会期:2019/03/16~2019/05/12

府中市美術館[東京都]

「奇想の系譜」の次は「へそまがりの系譜」だ。へそまがりとは言い得て妙だが、ぼくなら「トンチの系譜」としたいところ。いずれも「負けるが勝ち」「ヘタでなにが悪い」みたいな逆転の発想ですね。ま、開き直りともいえるが。 へそまがりのトップを飾るのは禅画。「奇想の系譜展」にも出ていた白隠の《すたすた坊主図》は、腹の出た布袋が裸で文字通りスタスタ走ったり踊ったりする様子を軽快なタッチで捉えた脱力系の墨絵。白隠と並ぶ禅画界のアヴァンギャルド仙厓も《布袋図》では負けていない。
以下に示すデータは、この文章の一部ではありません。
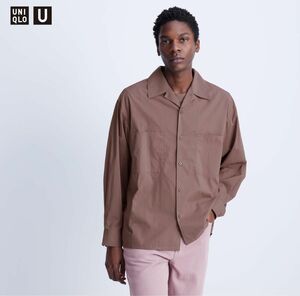 UNIQLO U ユニクロU オープンカラーシャツ Sサイズ ブラウンY0217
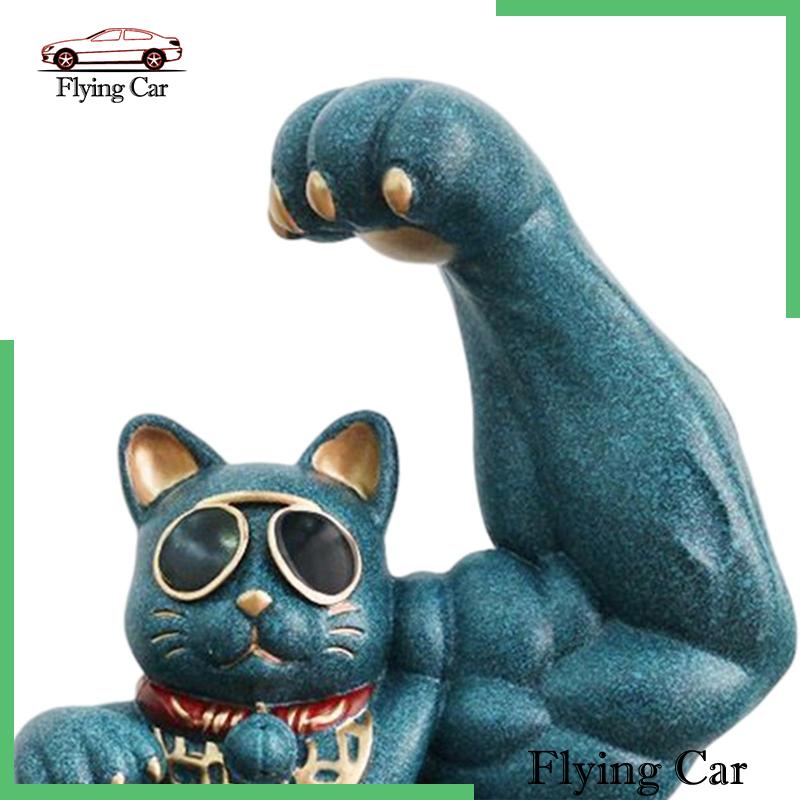 [Lzdjfmy2] Hộp Đựng Chìa Khóa Điêu Khắc Hình Mèo May Mắn Để Bàn Trang Trí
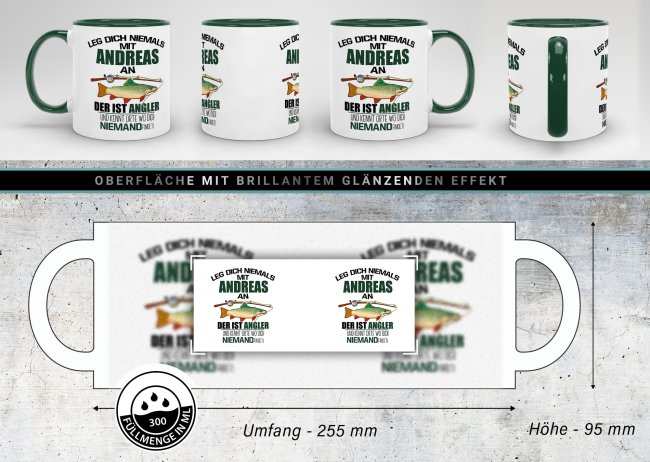 Tasse - Ein Angler kennt Orte wo dich keiner findet - mit Name - Innen &amp; Henkel Dunkelgr&uuml;n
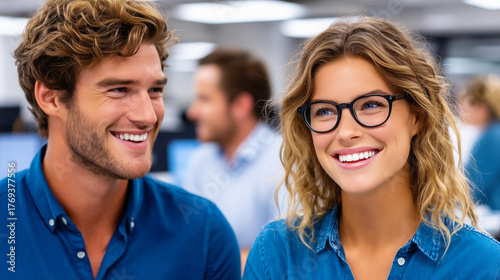 Wallpaper Mural Happy young professionals smiling in modern office teamwork environment Torontodigital.ca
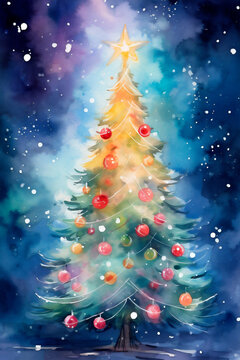 watercolour Christmas tree with garlands and decorations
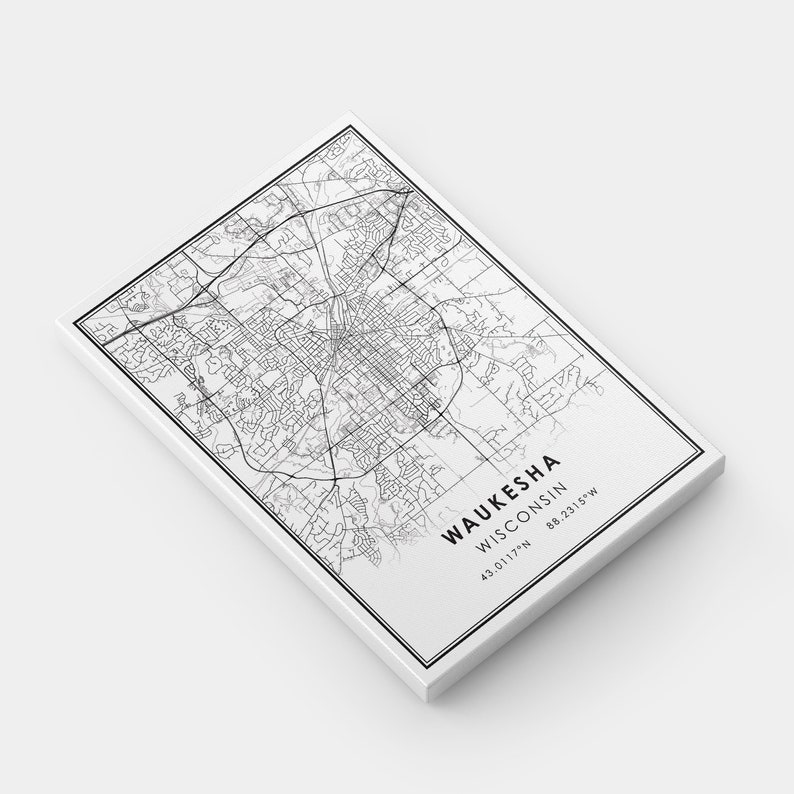 Waukesha map print poster canvas Wisconsin map print poster canvas Waukesha city map print poster canvas image 4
これも腹の出た布袋がしりあがり寿の描く目元パッチリのキモカワおやじに変身しているのだ。同じく仙厓の《十六羅漢図》は、最高の悟りに達したはずの羅漢たちを俗物おやじとしてササッと描いているのだが、余白は墨でごまかすいいかげんさ。

そして彼らにも増して破壊力があるのが、畏れ多くも徳川三代将軍の家光および四代将軍の家綱なるぞ。家光の《兎図》は縦長の画面の下のほうにちょこんと虫ケラみたいなものが描かれていて、なんだろうと思って近づくと、触角だと思ったのが長い耳だと気づく。下のほうに伸びる羽根のようなものは、ウサギが乗る切り株だそうだ。《鳳凰図》もスゴイ。鳳凰といえば伝説の霊鳥なだけに絢爛豪華に表わされるものだが、これはまるでスズメ。家綱の《鶏図》はいちおうニワトリの特徴を備えているが、それだけにかえってマンガチックに見える。これらは殿様が描いたものでなければとっくに捨てられていたはず。それをわざわざ軸装して大切に保存してきたのだから、殿にとっては思わぬ恥さらしとなったのではないか。

まあこれ以外にも、額がビヨ~ンと伸びた若冲の《福禄寿図》、笑顔がグロテスクな岸駒の《寒山拾得図》、そして現代の湯村輝彦や蛭子能収によるヘタウマまで集めている。でもどうせなら現代のサブカルだけでなく、河原温の「日付絵画」や赤瀬川原平の「模型千円札」、高松次郎の「単体」シリーズなど第一線の現代美術も加えれば、日本美術における「へそまがりの系譜」(それは「トンチの系譜」でもある)も完璧なものになったのに。